Und wenn schließlich [6][Primo Levi, der Auschwitz überlebte und darüber
schrieb,] KI-generiert wie eine mechanische Animatronikpuppe in
Fantasialand über KZs spricht, wird es abgründig. Es ist etwas zutiefst
Morbides an dieser Nacht der lebenden Philosophentoten.

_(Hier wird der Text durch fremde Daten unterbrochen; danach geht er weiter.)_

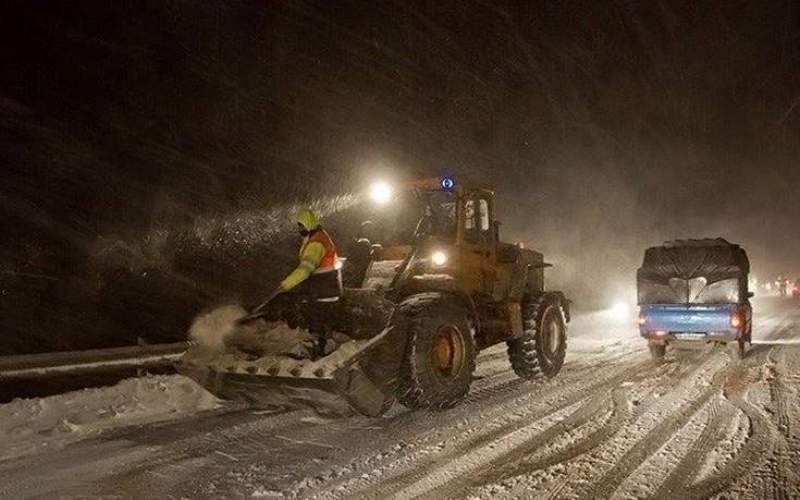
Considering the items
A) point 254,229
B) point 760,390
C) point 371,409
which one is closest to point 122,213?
point 254,229

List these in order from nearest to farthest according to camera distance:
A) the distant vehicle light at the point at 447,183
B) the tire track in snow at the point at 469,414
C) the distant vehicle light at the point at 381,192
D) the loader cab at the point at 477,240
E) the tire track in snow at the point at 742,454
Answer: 1. the tire track in snow at the point at 742,454
2. the tire track in snow at the point at 469,414
3. the distant vehicle light at the point at 447,183
4. the loader cab at the point at 477,240
5. the distant vehicle light at the point at 381,192

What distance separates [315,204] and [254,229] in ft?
10.7

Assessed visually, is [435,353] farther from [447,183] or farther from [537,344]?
[537,344]

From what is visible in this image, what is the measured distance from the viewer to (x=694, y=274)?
1148 centimetres

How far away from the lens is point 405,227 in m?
8.22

Wer steckt hinter diesen digitalen Bauchreden? Auf eine Anfrage antwortet
der Creator nicht. Aus den kargen Informationen bei Youtube ergibt sich
lediglich, dass er möglicherweise aus Litauen ist. Das Geschäftsmodell
wird jedoch schnell deutlich: Hier baut jemand systematisch eine
KI-Content-Farm.
Seit dem Start im Mai hat der Kanal mehr als 200 Videos veröffentlicht und
92.800 Abonnenten angesammelt. Er produziert regelmäßig lange Videos für
Youtube, aus denen Clips für Instagram und Facebook ausgekoppelt werden,
die wiederum Zuschauer auf den Kanal ziehen. Über bekannte Namen und
aufmerksamkeitsstarke Thesen wird Reichweite aufgebaut. Ist das Verfahren
komplett automatisiert und lässt Youtube eine Monetarisierung durch Werbung
zu, kann man mit so was pro Monat durchaus vierstellige Summen verdienen.

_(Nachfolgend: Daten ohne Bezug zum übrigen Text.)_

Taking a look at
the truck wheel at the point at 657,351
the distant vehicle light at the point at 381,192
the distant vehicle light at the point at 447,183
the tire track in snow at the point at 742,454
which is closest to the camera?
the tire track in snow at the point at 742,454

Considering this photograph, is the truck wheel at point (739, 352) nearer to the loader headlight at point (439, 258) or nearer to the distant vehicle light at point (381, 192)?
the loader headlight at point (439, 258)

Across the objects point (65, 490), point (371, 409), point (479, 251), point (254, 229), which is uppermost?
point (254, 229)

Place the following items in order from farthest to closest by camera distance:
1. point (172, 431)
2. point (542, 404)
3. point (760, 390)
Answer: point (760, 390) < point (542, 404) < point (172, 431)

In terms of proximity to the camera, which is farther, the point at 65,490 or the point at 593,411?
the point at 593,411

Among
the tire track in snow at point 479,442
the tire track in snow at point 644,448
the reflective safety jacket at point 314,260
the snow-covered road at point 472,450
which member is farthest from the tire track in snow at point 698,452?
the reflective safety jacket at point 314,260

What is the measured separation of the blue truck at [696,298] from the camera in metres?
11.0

So kommt es, dass einige der größten Philosophinnen und Philosophen aller
Zeiten bei Youtube plötzlich Weisheiten vortragen, die wie Wandtattoos
klingen. Was auf den ersten Blick wie eine Renaissance der Philosophie
aussieht, ist in Wahrheit deren Verwurstung: Die toten Denkerinnen und
Denker müssen ran, um als Avatare einen Brei aus echten Gedanken, freien
Paraphrasen und banalen Kalendersprüchen als Reenactment zu zeigen. Und
irgendjemand macht diese pseudophilosophische Geisterstunde zu Geld.